The 14×17 inch paper I cut down to 11×17 inches. This is a standard size paper for drawing comic books on and is a more standard size for getting things printed in general so I stick with that. 11×17 inches is also called “Tabloid Size” when working on a home inkjet printer.
About ten years ago I got myself a paper cutter. Not one of those big guillotine armed ones we all remember from grade school but a rotary paper cutter. That type has a circular blade mounted on a bar that gets drawn across a piece of paper. Mine is made by Dahle and is the 18 inch model. I’ve had mine for so long that I’ve had to replace the blade on it. Oddly when I got the new blade it didn’t work very well. The old blade had gotten dull and wasn’t cutting through the paper as smoothly as it once did. The new blade wasn’t dull but it seemed rough. It was hard to pull along the paper. After a month or two it smoothed out. I guess it had to be broken in a bit.
I always cut the paper the same way. First I cut three inches off the side. That’s the obvious part. But I use the leftover strip of paper too. Years ago I started doing art cards. Those are baseball card size pieces of art. A baseball card is 2.5×3.5 inches. So the first thing I do with the leftover strip of paper is to cut it down from 3 inches to 2.5 inches. Then I cut four 2.5×3.5 inch cards with a 2.5×3 inch piece leftover. The art card size ones get put in a pile and the shorter single piece gets used as scratch paper. Only that half and inch piece of left over paper gets thrown away.
In the 1990s before art cards were a thing I used to throw away the whole 3×17 inch strip. I was always looking for a use for the paper but never could find one. At the time I had plenty of scrap Bristol (5.5×11 inches if memory serves) that I got from my days working in the Marvel Bullpen. Marvel bought 11×17 inch Bristol from Strathmore and the 5.5×11 inch pieces were leftover form whatever large sheet Strathmore cut Marvel’s paper out of. Strathmore sent the scrap pieces over to Marvel whenever they got a paper order and we were free to take the scraps. Those scraps served me very well for years but they also meant I had no use for my own scraps.

> **ENTRIES PROVIDED**:
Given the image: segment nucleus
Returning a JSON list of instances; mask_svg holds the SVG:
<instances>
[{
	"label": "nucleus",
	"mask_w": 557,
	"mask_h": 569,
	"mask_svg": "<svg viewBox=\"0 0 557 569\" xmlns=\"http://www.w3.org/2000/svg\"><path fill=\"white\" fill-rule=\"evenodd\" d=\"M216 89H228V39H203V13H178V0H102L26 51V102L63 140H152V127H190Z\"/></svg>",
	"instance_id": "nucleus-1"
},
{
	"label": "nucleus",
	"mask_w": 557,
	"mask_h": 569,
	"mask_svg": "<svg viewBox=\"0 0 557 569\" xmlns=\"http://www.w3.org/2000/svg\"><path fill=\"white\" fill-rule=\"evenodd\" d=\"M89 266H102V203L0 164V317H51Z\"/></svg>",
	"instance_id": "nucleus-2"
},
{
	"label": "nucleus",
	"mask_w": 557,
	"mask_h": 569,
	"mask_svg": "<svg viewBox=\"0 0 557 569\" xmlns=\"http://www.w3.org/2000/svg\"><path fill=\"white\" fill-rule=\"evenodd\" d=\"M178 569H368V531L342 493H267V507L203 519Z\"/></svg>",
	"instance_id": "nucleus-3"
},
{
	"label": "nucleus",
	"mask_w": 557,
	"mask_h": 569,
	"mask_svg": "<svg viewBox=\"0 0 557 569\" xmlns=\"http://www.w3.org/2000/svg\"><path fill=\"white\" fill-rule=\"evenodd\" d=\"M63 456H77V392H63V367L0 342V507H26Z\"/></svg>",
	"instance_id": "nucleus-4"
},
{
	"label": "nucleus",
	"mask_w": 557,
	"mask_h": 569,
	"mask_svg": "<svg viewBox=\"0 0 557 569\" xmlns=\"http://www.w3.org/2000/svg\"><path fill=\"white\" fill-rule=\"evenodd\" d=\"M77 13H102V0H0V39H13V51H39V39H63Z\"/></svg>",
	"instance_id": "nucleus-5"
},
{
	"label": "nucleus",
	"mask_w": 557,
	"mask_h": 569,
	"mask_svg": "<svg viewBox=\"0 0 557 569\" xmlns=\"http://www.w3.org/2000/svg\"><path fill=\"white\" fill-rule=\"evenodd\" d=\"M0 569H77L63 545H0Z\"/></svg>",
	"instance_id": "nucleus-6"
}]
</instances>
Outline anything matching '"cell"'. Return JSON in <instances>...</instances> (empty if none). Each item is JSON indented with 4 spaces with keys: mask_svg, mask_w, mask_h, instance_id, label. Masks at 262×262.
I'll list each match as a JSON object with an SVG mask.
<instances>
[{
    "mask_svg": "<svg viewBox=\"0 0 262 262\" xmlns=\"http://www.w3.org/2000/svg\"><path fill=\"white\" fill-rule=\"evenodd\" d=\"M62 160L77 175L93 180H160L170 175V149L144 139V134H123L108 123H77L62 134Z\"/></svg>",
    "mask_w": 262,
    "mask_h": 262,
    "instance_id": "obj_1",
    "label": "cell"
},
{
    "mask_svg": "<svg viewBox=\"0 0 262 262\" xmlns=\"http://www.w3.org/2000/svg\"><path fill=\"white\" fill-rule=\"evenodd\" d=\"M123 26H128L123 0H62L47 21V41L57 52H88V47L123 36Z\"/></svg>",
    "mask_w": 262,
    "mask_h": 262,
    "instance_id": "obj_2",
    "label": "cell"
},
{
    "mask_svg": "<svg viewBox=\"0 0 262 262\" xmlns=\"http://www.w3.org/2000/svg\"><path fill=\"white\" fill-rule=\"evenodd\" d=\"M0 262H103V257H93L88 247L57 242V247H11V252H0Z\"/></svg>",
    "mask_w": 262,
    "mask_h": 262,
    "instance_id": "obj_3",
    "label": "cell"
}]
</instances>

> **YOUR TASKS**:
1. Copy out the stretch of the passage on cutting drawing paper from "The 14×17 inch" through "home inkjet printer.".
2. Continue the passage on cutting drawing paper from where it stops.

> **RESPONSES**:
1.
The 14×17 inch paper I cut down to 11×17 inches. This is a standard size paper for drawing comic books on and is a more standard size for getting things printed in general so I stick with that. 11×17 inches is also called “Tabloid Size” when working on a home inkjet printer.

2.
I did make a few drawings on the 3×17 inch paper over the years. Mostly I used the paper on a whim. I’d do some practice stuff on them plus some thumbnails drawings. The problem was they were too unwieldy and hard to store anywhere. They’s always get in the way and be more trouble than they were worth. I’m really glad I discovered art cards somewhere around 2006 and finally had a use for those scrap strips. I’ve done over 2000 art cards since then.
Two other size pads of Bristol that I buy, but less frequently, are 11×14 inches and 16×20 inches. I was buying a lot of 11×14 inch pads from around 2008-2014. I don’t even remember why. I think it was because I’ve my self-bound comic book sketch covers I was doing but I think I was working on other things that size too. I have no idea what at this moment. It’s weird but I can distinctly remember thinking the 11×14 inch pad was better for what I was doing than the 11×17 inch one but I have no idea why. Memory is tricky.
I haven’t bought a 16×20 inch pad in a decade. I still have one in with my paper but I don’t use that size anymore. It used to be the paper I occasionally used when I wanted to make a big drawing but not anymore. I have always bought sheets of expensive ($12 a sheet) 22×30 inch watercolor paper and if I had a big drawing to do I ended up preferring that. If an idea was big enough to need big paper I may as well use the good stuff.
Then I discovered some cheap but big watercolor paper. That’s what I’ve been using to draw my big ink drawing on over the last five years. At two to three dollars a sheet I can go up to a 22×30 inch size anytime I want.
The other way I draw on paper is in sketch books. I’ve got a lot of different types of sketch books. But that’s a whole other blog.